Slowly I would try to organize one section of the house or room but it would keep getting messy faster than I could keep up. I definitely am not a hoarder or anything, but there are things that I attach way more value to than to other things. For example, all my art supplies, or the kids’ art supplies, or all the educational books or activities or games, that might ONE DAY be in use. Some of them were gifted, some were purchased. I remembered one of the rule of thumbs is to get rid of stuff if you don’t use it in a year or two. But was that about clothes? It can’t be relevant to education, or creativity, right?

I used to read articles about how to be tidy, how to always keep a clean house, or helpful tips of that sort, so I knew kind of what to do. It was to never let it reach such a state where you’re overwhelmed. It was to always tidy and pick up, not a huge spring cleaning type of event. But just because I knew that didn’t mean I DID it. So I began. One bag here. One bag there. One box of STUFF taken to garage for assessment, to see if kiddos would remember or miss anything after a while. Nope. Gone. For a few days I tried posting items (extra lamps, large art easels, things of that sort) to sell online, but it wasn’t super successful. However, when I listed that item FREE – it was picked up almost immediately! So that is how I got rid of a bunch of big things. Everything else was taken to Goodwill. It was too much for me to try to post and sell and deal with it, I wanted quick results.
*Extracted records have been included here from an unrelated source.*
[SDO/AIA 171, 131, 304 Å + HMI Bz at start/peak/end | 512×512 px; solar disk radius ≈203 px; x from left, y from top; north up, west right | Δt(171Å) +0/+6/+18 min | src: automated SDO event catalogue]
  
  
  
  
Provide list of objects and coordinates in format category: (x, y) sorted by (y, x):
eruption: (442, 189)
Less things meant less mess. When the mess was there, it was much easier to clean up. Kiddos played with the things that were available, and had more entertaining games. A fun fact: I didn’t stress so much about all the things. Apparently it was like a never-ending nag at the back of my head to constantly need to clean up and not be allowed to fully rest because the mess would be reappearing.

Also I accidentally came across a show on Netflix – “Tidying up with Marie Kondo”. In it, she visits families and helps them organize their life and home. It’s all about tidying by category: clothes, books, kitchen, miscellaneous and sentimental items. If things don’t spark joy, or are not actually being used, then it’s time to let it go. Each item needs to be purposeful. She taught how to properly fold different types of clothes. All of this was just in time for my de-clutter journey.
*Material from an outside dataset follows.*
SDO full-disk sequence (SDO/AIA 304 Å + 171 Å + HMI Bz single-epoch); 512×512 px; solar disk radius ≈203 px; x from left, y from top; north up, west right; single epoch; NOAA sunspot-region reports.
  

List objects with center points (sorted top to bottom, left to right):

Here’s what her site says: Marie’s tidying method is about choosing what to keep – not what to get rid of, and this is an important distinction from other techniques. Tidying is about looking forward, so devote your energy into choosing objects that spark joy for you. Here’s how:

  • Pick up each item one at a time.
  • Ask yourself if it sparks joy – you should feel a little thrill, as if the cells in your body are slowly rising.
  • If it does, keep it!
  • If it doesn’t, let it go with gratitude.

Not having too many things doesn’t mean not spending money on them. It means each item is purposeful. It’s better to spend more money and get a high-quality product that will last, instead of several bad-quality things that take up space and aren’t being in use. I would rather have one nice solid game board that we love to use on family games, than to have a dozen boxes of games that we don’t use.

I would say this took me a few months to really get going. If I was fully dedicated, I’m sure I could have all this taken care of in a week, but hey, there’s real life happening here too. It’s not perfect yet. I still have a shelf upstairs to go through, a few bins of paper stuff in the garage, and the Christmas things. Oh and the miscellaneous drawer in the kitchen. But now it’s manageable! And I have so much more time during the day! Less things means less distractions! I can now focus on living my day and doing what needs to be done, and actually enjoying it!